Bref. Les fans ne s’identifient plus – l’effet miroir se fissure.
L'art de faire parler quand on ne veut plus rien dire
Les médias le savent, Taylor Swift est le plus gros attrape-clics du moment. Page Six, média américain qui décortique la vie des people, écrit tous les jours plusieurs articles sur elle et lui attribue jusqu’à 10 % de leur audience totale. Pourtant, Taylor Swift n’est pas du genre à se raser la tête ou à blasphémer. Son incroyable particularité : arriver à faire parler d’elle sans jamais franchir aucune ligne rouge. Elle sait comme personne entretenir - en même temps - l’image de la fille d’à côté, encore simple et encore accessible, et celle de l’icône, mystérieuse, qui ne se prononce que par énigmes.
Alors que la culture troll s’impose partout, avec ce pénible besoin d’imposer les discours les plus clivants pour occuper tout l’espace, Taylor Swift use d'une tout autre stratégie. Elle laisse ses fans se dépatouiller dans un millefeuille d’hypothèses. Est-ce que Taylor a basculé du côté républicain ? Peut-être que oui. Prône-t-elle une vie de tradwife ? Peut-être que non. La réponse pourrait être entre les deux, ou un peu des deux. Ou carrément ailleurs. C’est ce « pas très clair » qui permet d'agiter les esprits, mais sans jamais aller jusqu'à rompre.

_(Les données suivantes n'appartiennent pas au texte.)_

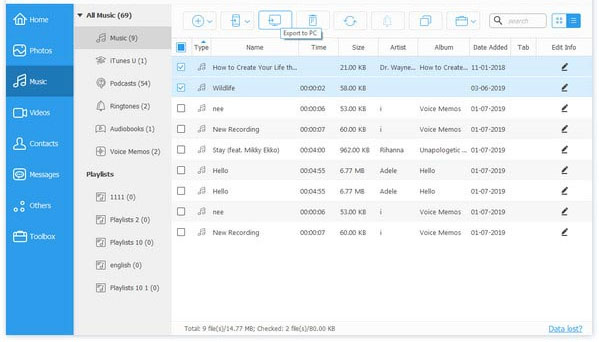 choose voice memos for transfer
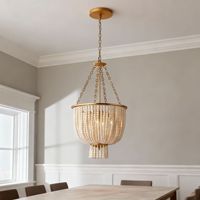 Lustre en cristal de style américain créatif, duplex, rétro, villa française, salon, escalier, trois longs bras en fer, E26, LED dimmable, 3500K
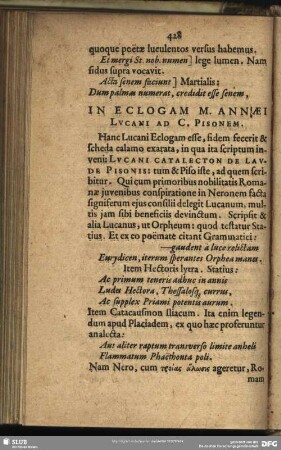 In Eclogam M. Annaei Lucani Ad C. Pisonem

Quand elle annonce la sortie de son nouvel album, c’est dans le podcast que son copain anime avec son frère – tout simplement, à la cool et en famille. Elle tient le micro pendant plus de deux heures, un débit d'eau tiède mais distrayant, pour finir, au bout d’une heure et demie, par révéler la pochette de son nouveau disque. Le tout a généré un demi-milliard de vues – Taylor se la jouant à la fois comme tout le monde et phénoménale comme personne. C'est là l'exploit qui confirme que TS est bien plus que la petite showgirl qu'elle prétend être. Elle est – et demeure – la plus grande meneuse de revue capable de faire danser 750 millions de fans.